= Out-flow radial turbine =

Radial means that the fluid is flowing in radial direction that is either from inward to outward or from outward to inward, with respect to the runner shaft axis. If the fluid is flowing from inward to outward then it is called outflow radial turbine.

1. In this turbine, the working fluid enters around the axis of the wheel and then flows outwards (i.e., towards the outer periphery of the wheel).
2. The guide vane mechanism is typically surrounded by the runner/turbine.
3. In this turbine, the inner diameter of the runner is the inlet and outer diameter is an outlet.
Most practical radial outflow turbines are Reaction-type turbines, whereas the converse, radial inflow turbines can be either reaction type, impulse type (in the case of a typical turbo-supercharger), or intermediate (in the case of Francis turbines for example.)

== Components of Out-flow Turbine ==
The Main Components of Reaction Turbine are :

- Casing/ Involute: Typically the Runner shaft bearings, rotating seals, guide vane assembly and inlet tube are mounted to the casing
- Guide Vanes: In liquid turbines these are also sometimes referred to as Wicket gates. These convert some of the pressure energy into momentum energy, but their main functions are to control the flow rate and impart an average tangential velocity on the fluid greater than or equal to the tangential velocity of the runner inlets. In an OFRT these are typically mounted concentrically, in the same plane as the turbine. However the guide vanes can also be designed in an axial or diagonal/mixed configuration.
- Runner/Turbine: The passage between the blades has a converging-diverging profile. The majority of the head loss or pressure drop occurs as the working fluid passes through the turbine in radial outflow design. The runner is connected to the shaft which rotates along with it and thus this can be used for power production. Depending on the design, the flow through the turbine may be strictly planar, or it may enter the turbine axially and undergo a 90° turn therein.
- Draft Tube: It is connected to outlet of the turbine which assists fluid exiting the spiral casing. It is used because the exit pressure may becomes less than the stagnation pressure within the tail race and thus it may become difficult for the fluid to proceed downstream causing choked-flow. To make it exit from the tail race/involute it's necessary to provide diverging cross section so that the pressure can increase while the linear velocity greatly decreases.

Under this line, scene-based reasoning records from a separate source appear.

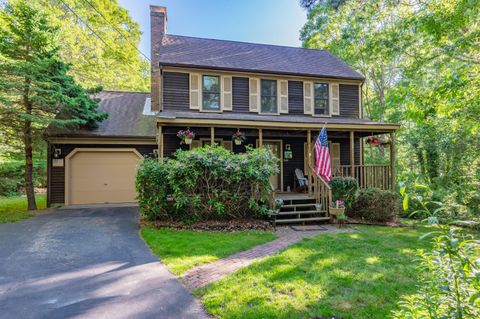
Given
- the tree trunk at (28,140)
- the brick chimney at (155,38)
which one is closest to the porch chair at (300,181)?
the brick chimney at (155,38)

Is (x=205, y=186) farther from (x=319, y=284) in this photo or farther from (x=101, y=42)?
(x=101, y=42)

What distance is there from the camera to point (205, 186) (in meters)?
7.29

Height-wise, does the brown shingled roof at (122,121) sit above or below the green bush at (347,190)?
above

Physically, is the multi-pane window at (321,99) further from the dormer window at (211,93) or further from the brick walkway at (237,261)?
the brick walkway at (237,261)

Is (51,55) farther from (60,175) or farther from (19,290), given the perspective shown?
(19,290)

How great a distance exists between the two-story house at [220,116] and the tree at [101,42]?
307 inches

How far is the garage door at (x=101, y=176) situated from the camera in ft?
36.5

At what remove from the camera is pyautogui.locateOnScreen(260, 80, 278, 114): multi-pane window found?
11.6 m

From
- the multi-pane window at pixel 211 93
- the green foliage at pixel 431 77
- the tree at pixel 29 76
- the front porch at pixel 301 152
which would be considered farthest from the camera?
the multi-pane window at pixel 211 93

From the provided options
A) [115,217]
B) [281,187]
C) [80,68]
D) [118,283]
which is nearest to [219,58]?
[281,187]

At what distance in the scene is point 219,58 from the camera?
38.3ft

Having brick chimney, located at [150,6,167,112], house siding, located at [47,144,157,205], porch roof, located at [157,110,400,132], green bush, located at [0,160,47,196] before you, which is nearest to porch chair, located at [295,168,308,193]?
porch roof, located at [157,110,400,132]

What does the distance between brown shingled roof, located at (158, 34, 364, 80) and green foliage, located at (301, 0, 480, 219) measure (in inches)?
87.0

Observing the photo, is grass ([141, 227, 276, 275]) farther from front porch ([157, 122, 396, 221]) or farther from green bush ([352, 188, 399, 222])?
green bush ([352, 188, 399, 222])
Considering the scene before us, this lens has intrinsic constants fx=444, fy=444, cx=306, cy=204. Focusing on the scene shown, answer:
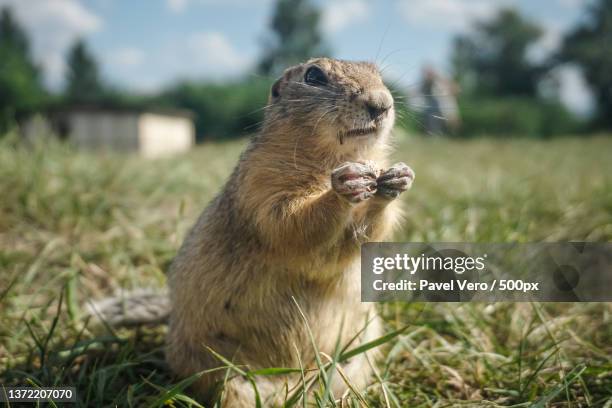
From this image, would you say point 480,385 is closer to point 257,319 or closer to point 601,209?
point 257,319

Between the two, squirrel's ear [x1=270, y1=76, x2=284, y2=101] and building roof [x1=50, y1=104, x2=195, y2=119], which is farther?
building roof [x1=50, y1=104, x2=195, y2=119]

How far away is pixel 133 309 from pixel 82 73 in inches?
2339

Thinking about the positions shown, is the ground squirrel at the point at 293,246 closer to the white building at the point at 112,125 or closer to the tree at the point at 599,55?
the white building at the point at 112,125

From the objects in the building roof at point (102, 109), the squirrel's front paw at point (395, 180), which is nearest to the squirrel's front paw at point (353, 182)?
the squirrel's front paw at point (395, 180)

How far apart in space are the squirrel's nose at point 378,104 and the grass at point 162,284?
1.04 meters

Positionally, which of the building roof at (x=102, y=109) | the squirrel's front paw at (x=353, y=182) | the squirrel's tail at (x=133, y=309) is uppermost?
the building roof at (x=102, y=109)

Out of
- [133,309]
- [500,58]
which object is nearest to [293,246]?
[133,309]

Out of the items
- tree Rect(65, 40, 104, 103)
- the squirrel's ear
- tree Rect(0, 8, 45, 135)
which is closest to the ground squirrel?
the squirrel's ear

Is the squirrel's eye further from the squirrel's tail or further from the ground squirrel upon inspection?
the squirrel's tail

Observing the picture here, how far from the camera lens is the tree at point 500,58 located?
144ft

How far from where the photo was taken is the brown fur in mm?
2094

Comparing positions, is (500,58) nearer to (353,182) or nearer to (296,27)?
(296,27)

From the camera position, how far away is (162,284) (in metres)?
3.52

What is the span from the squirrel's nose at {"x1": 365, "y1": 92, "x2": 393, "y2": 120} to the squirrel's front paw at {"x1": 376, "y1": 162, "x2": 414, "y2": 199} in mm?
322
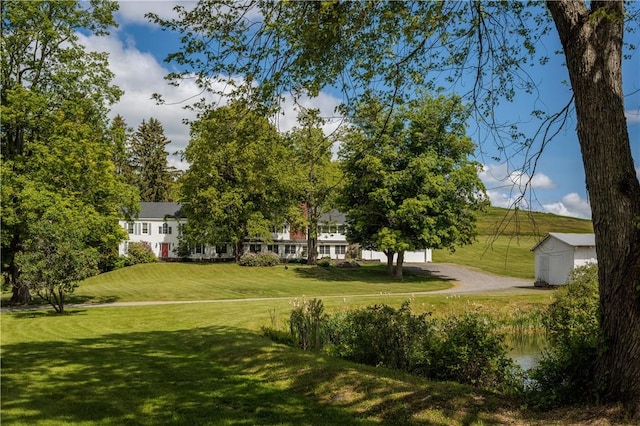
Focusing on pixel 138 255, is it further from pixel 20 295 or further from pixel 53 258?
pixel 53 258

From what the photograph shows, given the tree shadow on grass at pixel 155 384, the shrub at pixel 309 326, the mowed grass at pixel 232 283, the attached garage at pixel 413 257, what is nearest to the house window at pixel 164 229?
the mowed grass at pixel 232 283

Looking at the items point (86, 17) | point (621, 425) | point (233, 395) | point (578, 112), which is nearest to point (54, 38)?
point (86, 17)

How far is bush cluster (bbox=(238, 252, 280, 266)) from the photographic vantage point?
4669 cm

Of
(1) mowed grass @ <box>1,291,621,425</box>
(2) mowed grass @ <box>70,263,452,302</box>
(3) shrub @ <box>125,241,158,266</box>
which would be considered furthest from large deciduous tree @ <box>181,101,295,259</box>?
(1) mowed grass @ <box>1,291,621,425</box>

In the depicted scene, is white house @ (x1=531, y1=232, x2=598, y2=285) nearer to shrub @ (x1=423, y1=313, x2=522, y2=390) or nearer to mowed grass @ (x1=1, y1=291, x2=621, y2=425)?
shrub @ (x1=423, y1=313, x2=522, y2=390)

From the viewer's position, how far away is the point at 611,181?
5.70 m

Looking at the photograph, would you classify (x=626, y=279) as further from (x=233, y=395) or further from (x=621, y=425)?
(x=233, y=395)

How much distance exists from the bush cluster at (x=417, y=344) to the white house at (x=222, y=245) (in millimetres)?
42669

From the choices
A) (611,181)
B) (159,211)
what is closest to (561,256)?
(611,181)

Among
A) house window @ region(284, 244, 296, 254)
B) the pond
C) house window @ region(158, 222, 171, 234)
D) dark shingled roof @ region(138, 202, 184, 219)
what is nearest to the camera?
the pond

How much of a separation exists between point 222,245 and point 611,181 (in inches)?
2020

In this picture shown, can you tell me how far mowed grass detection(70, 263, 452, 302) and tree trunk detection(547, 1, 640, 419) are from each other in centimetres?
2213

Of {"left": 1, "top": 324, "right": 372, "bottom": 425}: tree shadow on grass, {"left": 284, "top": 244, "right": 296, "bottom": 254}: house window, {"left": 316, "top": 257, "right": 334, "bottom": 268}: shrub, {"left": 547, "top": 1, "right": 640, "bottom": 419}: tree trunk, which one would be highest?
{"left": 547, "top": 1, "right": 640, "bottom": 419}: tree trunk

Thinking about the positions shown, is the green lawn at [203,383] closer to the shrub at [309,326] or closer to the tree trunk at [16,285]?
the shrub at [309,326]
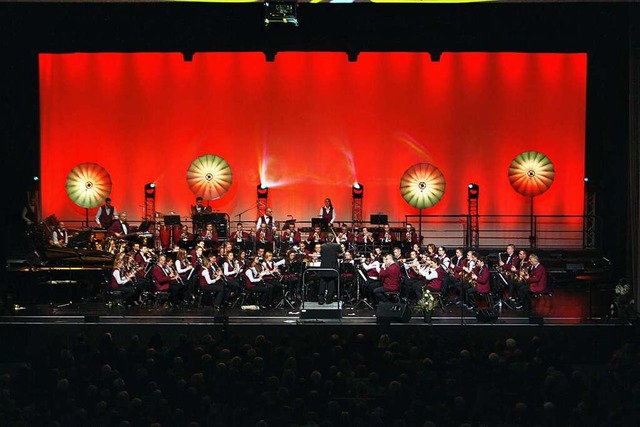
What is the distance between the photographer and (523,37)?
A: 800 inches

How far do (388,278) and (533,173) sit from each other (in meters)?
5.53

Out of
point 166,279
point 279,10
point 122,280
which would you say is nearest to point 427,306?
point 166,279

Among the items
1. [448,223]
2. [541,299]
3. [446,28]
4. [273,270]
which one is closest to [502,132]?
[448,223]

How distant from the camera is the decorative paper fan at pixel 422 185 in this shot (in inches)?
870

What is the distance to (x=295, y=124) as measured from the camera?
23.6 metres

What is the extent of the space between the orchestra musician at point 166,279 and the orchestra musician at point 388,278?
3364 mm

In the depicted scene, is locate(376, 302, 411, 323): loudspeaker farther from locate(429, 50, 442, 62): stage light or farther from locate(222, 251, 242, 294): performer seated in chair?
locate(429, 50, 442, 62): stage light

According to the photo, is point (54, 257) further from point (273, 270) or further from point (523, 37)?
point (523, 37)

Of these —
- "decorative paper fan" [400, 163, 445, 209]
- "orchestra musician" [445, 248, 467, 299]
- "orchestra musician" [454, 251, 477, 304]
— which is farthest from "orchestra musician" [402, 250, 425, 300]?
"decorative paper fan" [400, 163, 445, 209]

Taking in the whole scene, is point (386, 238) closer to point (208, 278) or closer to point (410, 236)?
point (410, 236)

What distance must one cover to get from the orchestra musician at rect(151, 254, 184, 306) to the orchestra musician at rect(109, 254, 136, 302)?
41 cm

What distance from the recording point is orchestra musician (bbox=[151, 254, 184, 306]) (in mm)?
17875

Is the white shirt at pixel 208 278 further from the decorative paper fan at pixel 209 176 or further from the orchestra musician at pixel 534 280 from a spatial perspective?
the orchestra musician at pixel 534 280

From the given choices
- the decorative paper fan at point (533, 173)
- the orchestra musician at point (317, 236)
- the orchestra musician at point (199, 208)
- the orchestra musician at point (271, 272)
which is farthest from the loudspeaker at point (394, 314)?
the decorative paper fan at point (533, 173)
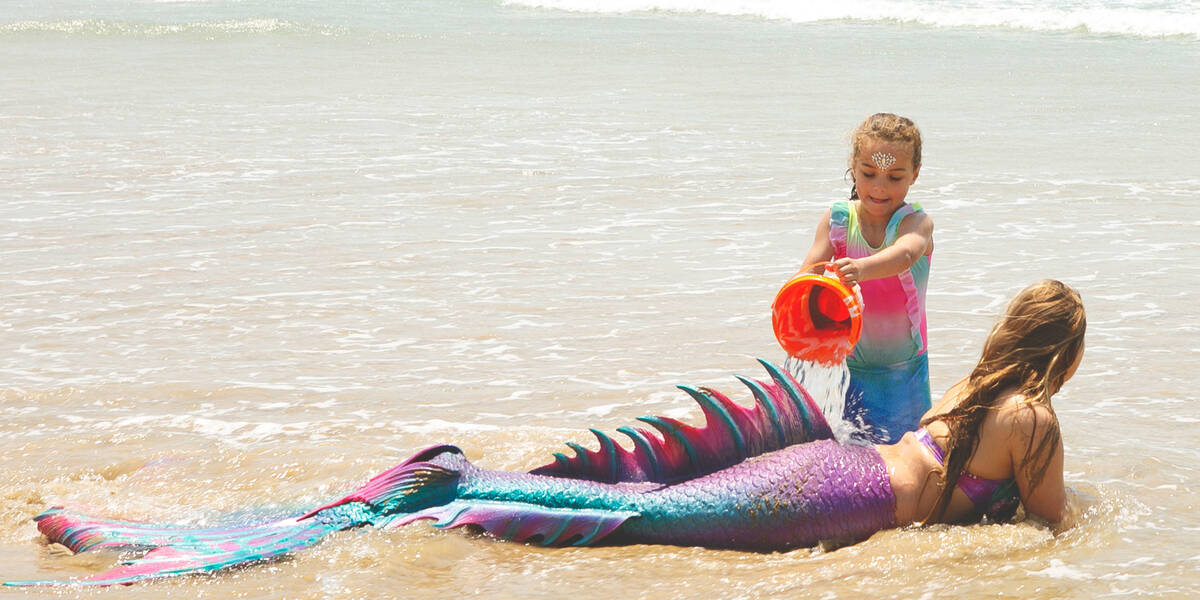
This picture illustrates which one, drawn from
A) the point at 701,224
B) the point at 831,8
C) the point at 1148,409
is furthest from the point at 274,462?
the point at 831,8

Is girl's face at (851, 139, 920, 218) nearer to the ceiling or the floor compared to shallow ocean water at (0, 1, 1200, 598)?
nearer to the ceiling

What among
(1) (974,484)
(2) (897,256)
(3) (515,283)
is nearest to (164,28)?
(3) (515,283)

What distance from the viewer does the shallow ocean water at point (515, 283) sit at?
3.97 metres

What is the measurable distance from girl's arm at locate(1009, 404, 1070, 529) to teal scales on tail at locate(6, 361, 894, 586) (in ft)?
1.30

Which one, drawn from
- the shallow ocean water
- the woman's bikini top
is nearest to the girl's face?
the woman's bikini top

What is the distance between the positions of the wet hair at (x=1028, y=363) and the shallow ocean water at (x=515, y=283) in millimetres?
279

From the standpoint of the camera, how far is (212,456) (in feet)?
16.4

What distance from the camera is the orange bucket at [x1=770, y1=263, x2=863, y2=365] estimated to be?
164 inches

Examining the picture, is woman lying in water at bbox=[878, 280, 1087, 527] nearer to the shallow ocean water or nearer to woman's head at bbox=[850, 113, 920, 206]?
the shallow ocean water

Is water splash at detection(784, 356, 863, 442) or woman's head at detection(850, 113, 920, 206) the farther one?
water splash at detection(784, 356, 863, 442)

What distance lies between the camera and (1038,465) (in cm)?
386

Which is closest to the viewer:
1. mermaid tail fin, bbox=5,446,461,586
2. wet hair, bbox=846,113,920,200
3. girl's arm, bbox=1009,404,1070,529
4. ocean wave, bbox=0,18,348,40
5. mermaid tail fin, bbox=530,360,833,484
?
girl's arm, bbox=1009,404,1070,529

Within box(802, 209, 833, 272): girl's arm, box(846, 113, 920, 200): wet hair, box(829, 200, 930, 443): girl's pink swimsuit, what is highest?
box(846, 113, 920, 200): wet hair

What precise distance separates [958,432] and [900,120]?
1.06m
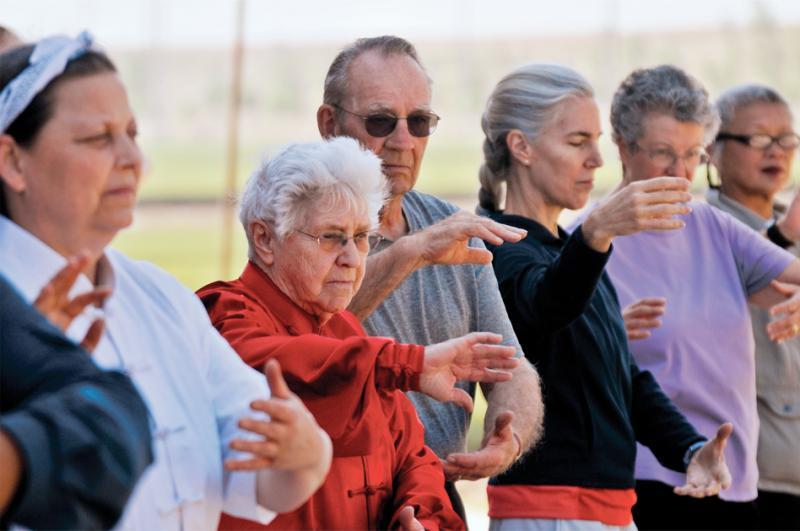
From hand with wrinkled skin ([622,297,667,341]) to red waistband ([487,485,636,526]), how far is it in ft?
2.05

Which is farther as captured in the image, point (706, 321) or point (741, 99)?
point (741, 99)

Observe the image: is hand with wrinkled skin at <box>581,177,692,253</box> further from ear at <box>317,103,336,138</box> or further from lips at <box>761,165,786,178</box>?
lips at <box>761,165,786,178</box>

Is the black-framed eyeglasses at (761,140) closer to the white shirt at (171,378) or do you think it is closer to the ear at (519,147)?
the ear at (519,147)

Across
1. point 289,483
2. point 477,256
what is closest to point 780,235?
point 477,256

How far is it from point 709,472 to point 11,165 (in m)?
2.28

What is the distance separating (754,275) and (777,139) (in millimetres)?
963

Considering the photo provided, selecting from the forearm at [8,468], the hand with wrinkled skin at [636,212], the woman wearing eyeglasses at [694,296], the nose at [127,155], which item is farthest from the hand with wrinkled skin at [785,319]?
the forearm at [8,468]

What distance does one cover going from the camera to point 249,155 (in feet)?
78.6

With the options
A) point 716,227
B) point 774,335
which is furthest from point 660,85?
point 774,335

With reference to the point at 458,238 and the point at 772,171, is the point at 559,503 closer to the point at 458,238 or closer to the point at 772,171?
the point at 458,238

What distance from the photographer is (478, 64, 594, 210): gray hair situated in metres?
3.85

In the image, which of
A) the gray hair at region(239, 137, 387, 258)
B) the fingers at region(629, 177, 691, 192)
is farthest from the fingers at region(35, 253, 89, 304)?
the fingers at region(629, 177, 691, 192)

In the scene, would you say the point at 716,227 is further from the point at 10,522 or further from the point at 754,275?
the point at 10,522

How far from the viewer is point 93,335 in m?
1.91
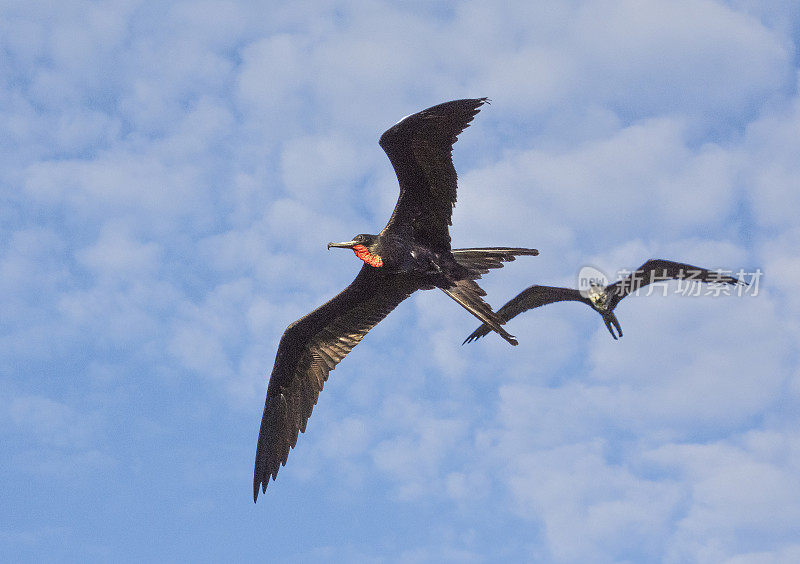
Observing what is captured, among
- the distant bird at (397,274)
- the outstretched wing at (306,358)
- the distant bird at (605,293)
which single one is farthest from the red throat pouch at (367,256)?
the distant bird at (605,293)

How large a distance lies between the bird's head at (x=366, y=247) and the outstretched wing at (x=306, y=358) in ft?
3.29

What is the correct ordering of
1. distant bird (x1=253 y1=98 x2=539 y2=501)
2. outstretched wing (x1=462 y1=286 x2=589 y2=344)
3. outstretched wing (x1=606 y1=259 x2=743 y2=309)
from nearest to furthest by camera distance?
distant bird (x1=253 y1=98 x2=539 y2=501), outstretched wing (x1=606 y1=259 x2=743 y2=309), outstretched wing (x1=462 y1=286 x2=589 y2=344)

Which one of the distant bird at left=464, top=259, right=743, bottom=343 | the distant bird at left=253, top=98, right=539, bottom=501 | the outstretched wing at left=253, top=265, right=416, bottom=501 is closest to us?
the distant bird at left=253, top=98, right=539, bottom=501

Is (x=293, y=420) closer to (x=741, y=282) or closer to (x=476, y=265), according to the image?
(x=476, y=265)

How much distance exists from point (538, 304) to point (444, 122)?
591cm

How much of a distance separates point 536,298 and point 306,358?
4.35 m

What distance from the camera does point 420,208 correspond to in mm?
9039

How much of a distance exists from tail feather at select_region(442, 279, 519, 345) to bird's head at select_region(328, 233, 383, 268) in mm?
757

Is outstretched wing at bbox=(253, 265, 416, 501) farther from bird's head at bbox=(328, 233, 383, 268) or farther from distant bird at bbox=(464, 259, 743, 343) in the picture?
distant bird at bbox=(464, 259, 743, 343)

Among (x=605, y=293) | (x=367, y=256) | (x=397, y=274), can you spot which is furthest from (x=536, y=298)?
(x=367, y=256)

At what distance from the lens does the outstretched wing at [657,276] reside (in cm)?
1169

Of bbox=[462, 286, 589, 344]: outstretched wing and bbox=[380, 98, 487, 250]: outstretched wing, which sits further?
bbox=[462, 286, 589, 344]: outstretched wing

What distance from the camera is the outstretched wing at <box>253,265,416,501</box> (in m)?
10.3

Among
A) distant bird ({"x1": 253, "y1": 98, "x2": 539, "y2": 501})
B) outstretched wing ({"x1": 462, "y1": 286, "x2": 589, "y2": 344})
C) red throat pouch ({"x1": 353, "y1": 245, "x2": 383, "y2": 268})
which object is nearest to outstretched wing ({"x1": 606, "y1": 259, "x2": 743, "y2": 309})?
outstretched wing ({"x1": 462, "y1": 286, "x2": 589, "y2": 344})
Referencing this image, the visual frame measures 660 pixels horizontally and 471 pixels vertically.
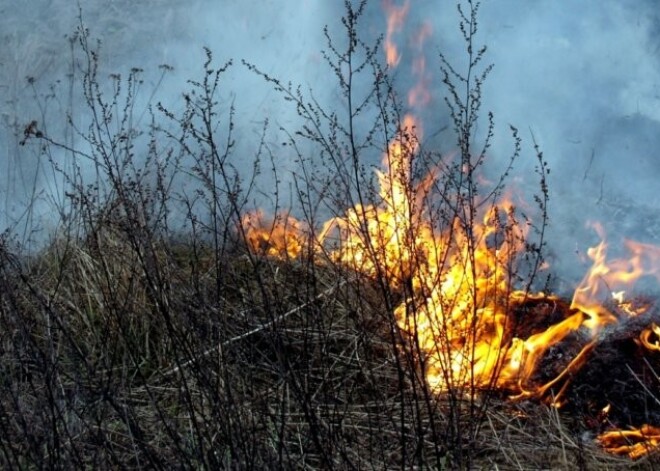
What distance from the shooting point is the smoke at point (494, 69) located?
6156mm

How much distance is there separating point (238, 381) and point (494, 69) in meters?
3.62

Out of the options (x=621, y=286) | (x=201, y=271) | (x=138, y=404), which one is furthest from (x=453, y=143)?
(x=138, y=404)

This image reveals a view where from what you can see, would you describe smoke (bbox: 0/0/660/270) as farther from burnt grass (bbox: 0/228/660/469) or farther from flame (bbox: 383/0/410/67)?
burnt grass (bbox: 0/228/660/469)

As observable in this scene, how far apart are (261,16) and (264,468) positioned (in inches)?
209

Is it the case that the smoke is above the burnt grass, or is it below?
above

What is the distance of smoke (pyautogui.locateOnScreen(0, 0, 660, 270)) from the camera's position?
6.16 m

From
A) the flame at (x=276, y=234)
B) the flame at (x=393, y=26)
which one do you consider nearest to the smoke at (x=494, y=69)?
the flame at (x=393, y=26)

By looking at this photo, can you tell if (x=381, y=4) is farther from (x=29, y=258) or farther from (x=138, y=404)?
(x=138, y=404)

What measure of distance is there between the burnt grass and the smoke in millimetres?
1352

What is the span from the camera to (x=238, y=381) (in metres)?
4.38

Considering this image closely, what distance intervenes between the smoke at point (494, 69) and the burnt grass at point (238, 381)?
135 centimetres

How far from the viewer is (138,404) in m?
4.85

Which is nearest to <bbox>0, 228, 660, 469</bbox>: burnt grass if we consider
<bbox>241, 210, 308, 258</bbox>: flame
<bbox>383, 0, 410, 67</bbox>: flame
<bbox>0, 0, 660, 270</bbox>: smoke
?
<bbox>241, 210, 308, 258</bbox>: flame

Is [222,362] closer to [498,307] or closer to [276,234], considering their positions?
[498,307]
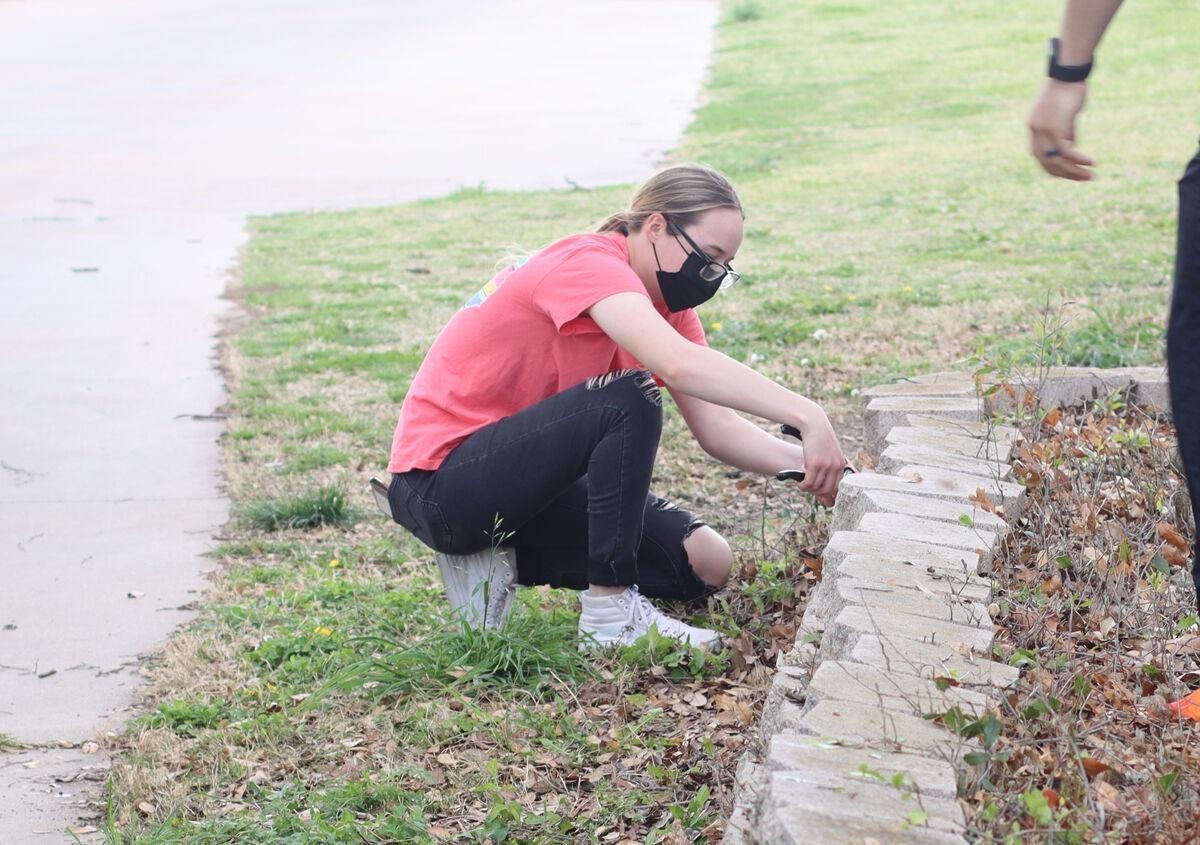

== Comparison between inward and outward radial flow reaction turbine ==

| Inward flow reaction turbine | Outward flow reaction turbine |
|---|---|
| Fluid enters at outer periphery of runner and flows radially inward toward the centre thus flow is radially inwards toward the centre. | Here the flow is radially outwards and the fluid gets discharged at the outer periphery of the runner |
| Centrifugal head h= (u2^2 -u1^2 )/2g but u2<u1 which means that the centrifugal head imparted on fluid during the flow through runner is negative. | Centrifugal head h= (u2^2 -u1^2 )/2g but u2>u1 which means that the centrifugal head imparted on fluid during the flow through runner is positive. |
| Easy speed control and load following. | Difficult to control the speed. |
| Discharge is constant. | Discharge increases. |
| Used in medium and high head conditions. | Used in small head conditions. |
| Difference in tangential velocity between the runner inlet and outlet positively contributes to the shaft power. | Difference in tangential velocity between the runner inlet and outlet negatively impacts shaft power. |

== Advantages ==
Some of the advantages of radial outflow turbine are:

- The configuration of radial flow turbine is simple, similar to a centrifugal compressor.
- Radial flow turbines are mechanically robust compared to axial turbines and they are easy to configure. As a result of that they were considered for the application before axial turbine. They are more tolerant of overspeed and temporary temperature extremes.
- Radial flow turbines have higher energy extraction capability in one single stage.
- Because the high pressure side is near the rotational axis (at low radius), it is possible to keep leakage losses lower than with other reaction turbines (Ljungström, axial or in-flow radial). This is more important in small turbines where complex rotating seal systems aren't cost effective.
Radial flow turbines are generally more preferred in small turbines because of simpler construction. Radial flow turbine rotor does not use aerofoil sections, as a result of which the rotor of radial flow turbine has a shape very similar to a centrifugal compressor and it uses 3D shape for energy extraction. They are more conducive to being produced from a single casting or round billet as a Bladed-disk or "blisk."